[Trecho da página]
==================================================

Publicado em 30 de abril de 2022 às 10h00.

A urna eletrônica faz parte do processo de votação brasileiro desde os anos 2000 e, desde então, passa por vários aprimoramentos de segurança periodicamente. Mas afinal, como a ideia da urna eletrônica surgiu? E qual o caminho que ela segue até chegar às cabines de votação? De olho em esclarecer essas dúvidas, EXAME conversou com Giuseppe Janino, consultor independente em eleições digitais, co-autor do projeto brasileiro de urna eletrônica, com uma carreira de 25 anos na Justiça Eleitoral. "A eleição era um processo muito demorado antes da chegada da tecnologia e dificultava esse processo democrático a parcela relevante da população, como pessoas com deficiência visual e analfabetos. Com a urna eletrônica, esse cenário mudou rapidamente, sendo aperfeiçoado a cada ano", afirma. 

Na entrevista, o especialista aborda pontos que vão desde a implantação da urna eletrônica no Brasil até os detalhes sobre os processos de segurança pelos quais o aparelho passa a cada ciclo eleitoral. Veja a entrevista completa abaixo

Como você entrou no projeto de urna eletrônica e como essa ideia surgiu?

==================================================

[Linhas de dados]

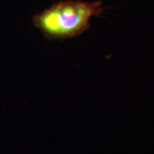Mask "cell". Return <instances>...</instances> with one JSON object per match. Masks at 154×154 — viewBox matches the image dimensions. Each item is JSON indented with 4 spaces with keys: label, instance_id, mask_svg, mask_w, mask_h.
I'll return each mask as SVG.
<instances>
[{
    "label": "cell",
    "instance_id": "cell-1",
    "mask_svg": "<svg viewBox=\"0 0 154 154\" xmlns=\"http://www.w3.org/2000/svg\"><path fill=\"white\" fill-rule=\"evenodd\" d=\"M103 9L101 1L59 2L35 15L33 23L49 39H64L85 32L91 17Z\"/></svg>",
    "mask_w": 154,
    "mask_h": 154
}]
</instances>
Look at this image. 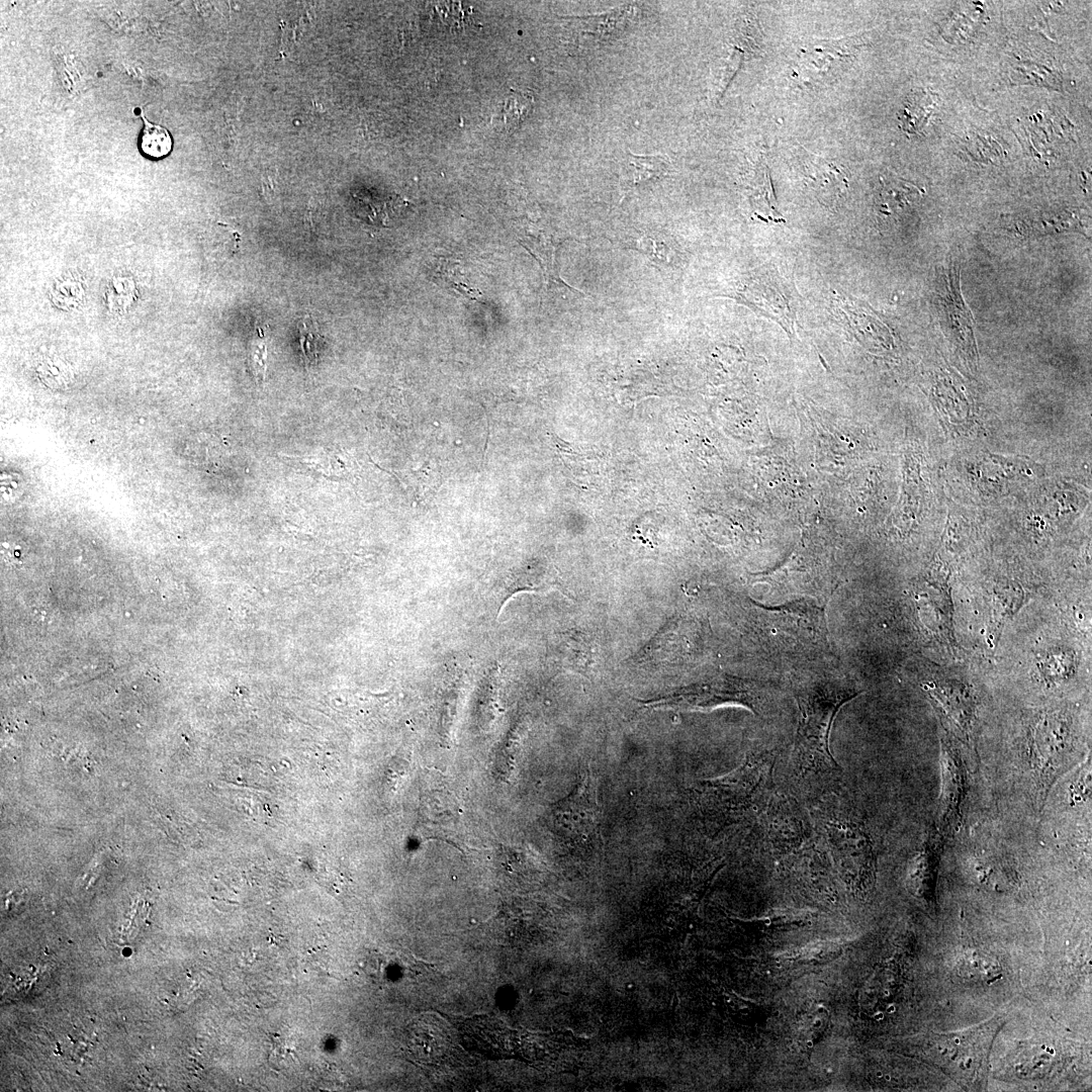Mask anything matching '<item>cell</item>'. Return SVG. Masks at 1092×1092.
Wrapping results in <instances>:
<instances>
[{
	"instance_id": "6da1fadb",
	"label": "cell",
	"mask_w": 1092,
	"mask_h": 1092,
	"mask_svg": "<svg viewBox=\"0 0 1092 1092\" xmlns=\"http://www.w3.org/2000/svg\"><path fill=\"white\" fill-rule=\"evenodd\" d=\"M859 693L829 681L816 682L798 692L800 719L794 753L802 771L819 775L840 771L829 748L831 726L839 709Z\"/></svg>"
},
{
	"instance_id": "7a4b0ae2",
	"label": "cell",
	"mask_w": 1092,
	"mask_h": 1092,
	"mask_svg": "<svg viewBox=\"0 0 1092 1092\" xmlns=\"http://www.w3.org/2000/svg\"><path fill=\"white\" fill-rule=\"evenodd\" d=\"M775 759L768 752H755L733 771L705 780L695 789L699 805L710 815L738 822L754 814L767 801Z\"/></svg>"
},
{
	"instance_id": "3957f363",
	"label": "cell",
	"mask_w": 1092,
	"mask_h": 1092,
	"mask_svg": "<svg viewBox=\"0 0 1092 1092\" xmlns=\"http://www.w3.org/2000/svg\"><path fill=\"white\" fill-rule=\"evenodd\" d=\"M643 707L667 710H711L738 705L757 713L758 698L753 685L743 678L720 674L681 687L658 698L638 701Z\"/></svg>"
},
{
	"instance_id": "277c9868",
	"label": "cell",
	"mask_w": 1092,
	"mask_h": 1092,
	"mask_svg": "<svg viewBox=\"0 0 1092 1092\" xmlns=\"http://www.w3.org/2000/svg\"><path fill=\"white\" fill-rule=\"evenodd\" d=\"M719 296L735 299L756 313L776 322L792 334L796 322L795 289L778 271L760 269L737 281Z\"/></svg>"
},
{
	"instance_id": "5b68a950",
	"label": "cell",
	"mask_w": 1092,
	"mask_h": 1092,
	"mask_svg": "<svg viewBox=\"0 0 1092 1092\" xmlns=\"http://www.w3.org/2000/svg\"><path fill=\"white\" fill-rule=\"evenodd\" d=\"M1068 724L1064 717L1046 715L1035 726L1030 741L1029 763L1035 783V802L1040 810L1053 784L1071 764Z\"/></svg>"
},
{
	"instance_id": "8992f818",
	"label": "cell",
	"mask_w": 1092,
	"mask_h": 1092,
	"mask_svg": "<svg viewBox=\"0 0 1092 1092\" xmlns=\"http://www.w3.org/2000/svg\"><path fill=\"white\" fill-rule=\"evenodd\" d=\"M861 46L856 36L810 40L797 53L794 76L808 86L831 82L851 64Z\"/></svg>"
},
{
	"instance_id": "52a82bcc",
	"label": "cell",
	"mask_w": 1092,
	"mask_h": 1092,
	"mask_svg": "<svg viewBox=\"0 0 1092 1092\" xmlns=\"http://www.w3.org/2000/svg\"><path fill=\"white\" fill-rule=\"evenodd\" d=\"M421 789L419 825L429 838L454 845L461 843V808L453 792L442 780L430 776Z\"/></svg>"
},
{
	"instance_id": "ba28073f",
	"label": "cell",
	"mask_w": 1092,
	"mask_h": 1092,
	"mask_svg": "<svg viewBox=\"0 0 1092 1092\" xmlns=\"http://www.w3.org/2000/svg\"><path fill=\"white\" fill-rule=\"evenodd\" d=\"M553 823L575 845H597L600 838L599 806L592 775L553 810Z\"/></svg>"
},
{
	"instance_id": "9c48e42d",
	"label": "cell",
	"mask_w": 1092,
	"mask_h": 1092,
	"mask_svg": "<svg viewBox=\"0 0 1092 1092\" xmlns=\"http://www.w3.org/2000/svg\"><path fill=\"white\" fill-rule=\"evenodd\" d=\"M821 825L832 853L841 863L870 872L874 860L873 844L863 826L849 815L831 807L821 816Z\"/></svg>"
},
{
	"instance_id": "30bf717a",
	"label": "cell",
	"mask_w": 1092,
	"mask_h": 1092,
	"mask_svg": "<svg viewBox=\"0 0 1092 1092\" xmlns=\"http://www.w3.org/2000/svg\"><path fill=\"white\" fill-rule=\"evenodd\" d=\"M406 1045L414 1060L436 1065L448 1060L455 1041L446 1021L434 1014H422L410 1025Z\"/></svg>"
},
{
	"instance_id": "8fae6325",
	"label": "cell",
	"mask_w": 1092,
	"mask_h": 1092,
	"mask_svg": "<svg viewBox=\"0 0 1092 1092\" xmlns=\"http://www.w3.org/2000/svg\"><path fill=\"white\" fill-rule=\"evenodd\" d=\"M941 754L939 833L945 836L944 834L959 825L965 794V776L961 760L950 747L943 745Z\"/></svg>"
},
{
	"instance_id": "7c38bea8",
	"label": "cell",
	"mask_w": 1092,
	"mask_h": 1092,
	"mask_svg": "<svg viewBox=\"0 0 1092 1092\" xmlns=\"http://www.w3.org/2000/svg\"><path fill=\"white\" fill-rule=\"evenodd\" d=\"M800 159L807 184L818 200L827 206H834L846 192L847 179L843 171L835 163L813 154L805 153Z\"/></svg>"
},
{
	"instance_id": "4fadbf2b",
	"label": "cell",
	"mask_w": 1092,
	"mask_h": 1092,
	"mask_svg": "<svg viewBox=\"0 0 1092 1092\" xmlns=\"http://www.w3.org/2000/svg\"><path fill=\"white\" fill-rule=\"evenodd\" d=\"M669 172L670 163L666 157L629 154L620 175L622 198L666 177Z\"/></svg>"
},
{
	"instance_id": "5bb4252c",
	"label": "cell",
	"mask_w": 1092,
	"mask_h": 1092,
	"mask_svg": "<svg viewBox=\"0 0 1092 1092\" xmlns=\"http://www.w3.org/2000/svg\"><path fill=\"white\" fill-rule=\"evenodd\" d=\"M881 188L877 201L878 211L884 217L897 218L909 211L921 196L912 183L895 176L880 179Z\"/></svg>"
},
{
	"instance_id": "9a60e30c",
	"label": "cell",
	"mask_w": 1092,
	"mask_h": 1092,
	"mask_svg": "<svg viewBox=\"0 0 1092 1092\" xmlns=\"http://www.w3.org/2000/svg\"><path fill=\"white\" fill-rule=\"evenodd\" d=\"M521 244L540 264L545 283L548 285L553 283L582 293L580 290L568 285L560 277L556 259L558 243L553 238L544 235L527 236L521 240Z\"/></svg>"
},
{
	"instance_id": "2e32d148",
	"label": "cell",
	"mask_w": 1092,
	"mask_h": 1092,
	"mask_svg": "<svg viewBox=\"0 0 1092 1092\" xmlns=\"http://www.w3.org/2000/svg\"><path fill=\"white\" fill-rule=\"evenodd\" d=\"M749 189V196L754 207V213L760 215L761 218L766 216V220L780 221L781 213L777 208L768 168L764 161H761L760 164H758Z\"/></svg>"
},
{
	"instance_id": "e0dca14e",
	"label": "cell",
	"mask_w": 1092,
	"mask_h": 1092,
	"mask_svg": "<svg viewBox=\"0 0 1092 1092\" xmlns=\"http://www.w3.org/2000/svg\"><path fill=\"white\" fill-rule=\"evenodd\" d=\"M1025 592L1016 584L998 586L994 589L993 600V631L991 638L997 640L1000 632L1007 621L1024 603Z\"/></svg>"
},
{
	"instance_id": "ac0fdd59",
	"label": "cell",
	"mask_w": 1092,
	"mask_h": 1092,
	"mask_svg": "<svg viewBox=\"0 0 1092 1092\" xmlns=\"http://www.w3.org/2000/svg\"><path fill=\"white\" fill-rule=\"evenodd\" d=\"M144 127L139 136L141 152L152 159H161L167 156L173 146V140L169 130L159 124L149 121L144 112H141Z\"/></svg>"
},
{
	"instance_id": "d6986e66",
	"label": "cell",
	"mask_w": 1092,
	"mask_h": 1092,
	"mask_svg": "<svg viewBox=\"0 0 1092 1092\" xmlns=\"http://www.w3.org/2000/svg\"><path fill=\"white\" fill-rule=\"evenodd\" d=\"M829 1022V1012L821 1006L813 1007L800 1019L798 1031L804 1044L812 1046L824 1033Z\"/></svg>"
},
{
	"instance_id": "ffe728a7",
	"label": "cell",
	"mask_w": 1092,
	"mask_h": 1092,
	"mask_svg": "<svg viewBox=\"0 0 1092 1092\" xmlns=\"http://www.w3.org/2000/svg\"><path fill=\"white\" fill-rule=\"evenodd\" d=\"M534 99L531 94L514 91L504 102V124L508 131L515 130L531 112Z\"/></svg>"
},
{
	"instance_id": "44dd1931",
	"label": "cell",
	"mask_w": 1092,
	"mask_h": 1092,
	"mask_svg": "<svg viewBox=\"0 0 1092 1092\" xmlns=\"http://www.w3.org/2000/svg\"><path fill=\"white\" fill-rule=\"evenodd\" d=\"M300 333V347L304 357L305 366H313L317 360V343L320 336L316 333L315 324L310 316L301 318L298 323Z\"/></svg>"
},
{
	"instance_id": "7402d4cb",
	"label": "cell",
	"mask_w": 1092,
	"mask_h": 1092,
	"mask_svg": "<svg viewBox=\"0 0 1092 1092\" xmlns=\"http://www.w3.org/2000/svg\"><path fill=\"white\" fill-rule=\"evenodd\" d=\"M438 273L439 278L445 282V285L459 294L471 299H477L481 296V292L477 288L469 286L466 278L455 265L444 263Z\"/></svg>"
},
{
	"instance_id": "603a6c76",
	"label": "cell",
	"mask_w": 1092,
	"mask_h": 1092,
	"mask_svg": "<svg viewBox=\"0 0 1092 1092\" xmlns=\"http://www.w3.org/2000/svg\"><path fill=\"white\" fill-rule=\"evenodd\" d=\"M257 336L253 340V344L249 356V364L253 370L256 381L262 384L265 380L266 366H267V347L265 342V336L262 328L256 329Z\"/></svg>"
}]
</instances>
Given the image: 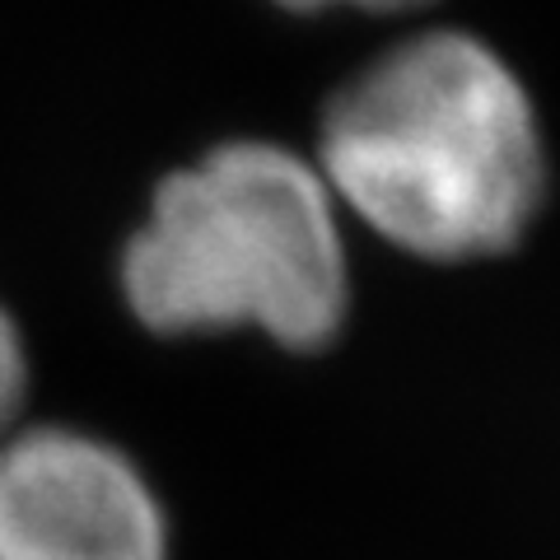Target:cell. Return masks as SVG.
Instances as JSON below:
<instances>
[{
  "instance_id": "1",
  "label": "cell",
  "mask_w": 560,
  "mask_h": 560,
  "mask_svg": "<svg viewBox=\"0 0 560 560\" xmlns=\"http://www.w3.org/2000/svg\"><path fill=\"white\" fill-rule=\"evenodd\" d=\"M318 173L360 224L420 261L510 253L547 191V145L510 61L471 33L383 51L323 113Z\"/></svg>"
},
{
  "instance_id": "2",
  "label": "cell",
  "mask_w": 560,
  "mask_h": 560,
  "mask_svg": "<svg viewBox=\"0 0 560 560\" xmlns=\"http://www.w3.org/2000/svg\"><path fill=\"white\" fill-rule=\"evenodd\" d=\"M121 294L160 337L261 331L285 350H323L350 308L337 197L285 145H215L160 183L121 248Z\"/></svg>"
},
{
  "instance_id": "3",
  "label": "cell",
  "mask_w": 560,
  "mask_h": 560,
  "mask_svg": "<svg viewBox=\"0 0 560 560\" xmlns=\"http://www.w3.org/2000/svg\"><path fill=\"white\" fill-rule=\"evenodd\" d=\"M0 560H168V518L117 444L20 425L0 440Z\"/></svg>"
},
{
  "instance_id": "4",
  "label": "cell",
  "mask_w": 560,
  "mask_h": 560,
  "mask_svg": "<svg viewBox=\"0 0 560 560\" xmlns=\"http://www.w3.org/2000/svg\"><path fill=\"white\" fill-rule=\"evenodd\" d=\"M28 407V350L14 318L0 308V440L10 430H20Z\"/></svg>"
},
{
  "instance_id": "5",
  "label": "cell",
  "mask_w": 560,
  "mask_h": 560,
  "mask_svg": "<svg viewBox=\"0 0 560 560\" xmlns=\"http://www.w3.org/2000/svg\"><path fill=\"white\" fill-rule=\"evenodd\" d=\"M285 10H300V14H313V10H374V14H397V10H411V5H425V0H276Z\"/></svg>"
}]
</instances>
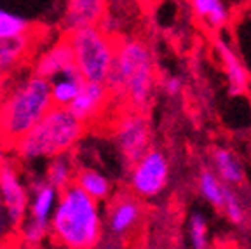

==================================================

[Instrução dada 1]
Responda com base no trecho sobre a urna eletrônica:
(a) Desde quando a urna eletrônica faz parte do processo de votação brasileiro?
(b) Quantos anos de carreira na Justiça Eleitoral Giuseppe Janino tem?
(c) Em que data o texto foi publicado?
[Instrução dada 2] Liste todas as descrições de Giuseppe Janino que aparecem no trecho sobre a urna eletrônica.
[Instrução dada 3] No trecho sobre a urna eletrônica, reescreva de forma mais curta o parágrafo que começa com "A urna eletrônica faz parte", mantendo os fatos principais.

[Resposta escrita 1]
(a) Desde os anos 2000.
(b) 25 anos.
(c) Em 30 de abril de 2022.

[Resposta escrita 2]
- Consultor independente em eleições digitais
- Co-autor do projeto brasileiro de urna eletrônica
- Tem uma carreira de 25 anos na Justiça Eleitoral

[Resposta escrita 3] Presente na votação brasileira desde os anos 2000, a urna eletrônica recebe melhorias de segurança periódicas. Para explicar sua origem e o caminho até as cabines, a EXAME entrevistou Giuseppe Janino, consultor independente em eleições digitais, co-autor do projeto da urna e com 25 anos de carreira na Justiça Eleitoral. Segundo ele, antes da tecnologia a eleição era demorada e difícil para parte relevante da população, como pessoas com deficiência visual e analfabetos. Com a urna, esse cenário mudou rapidamente e vem sendo aperfeiçoado a cada ano.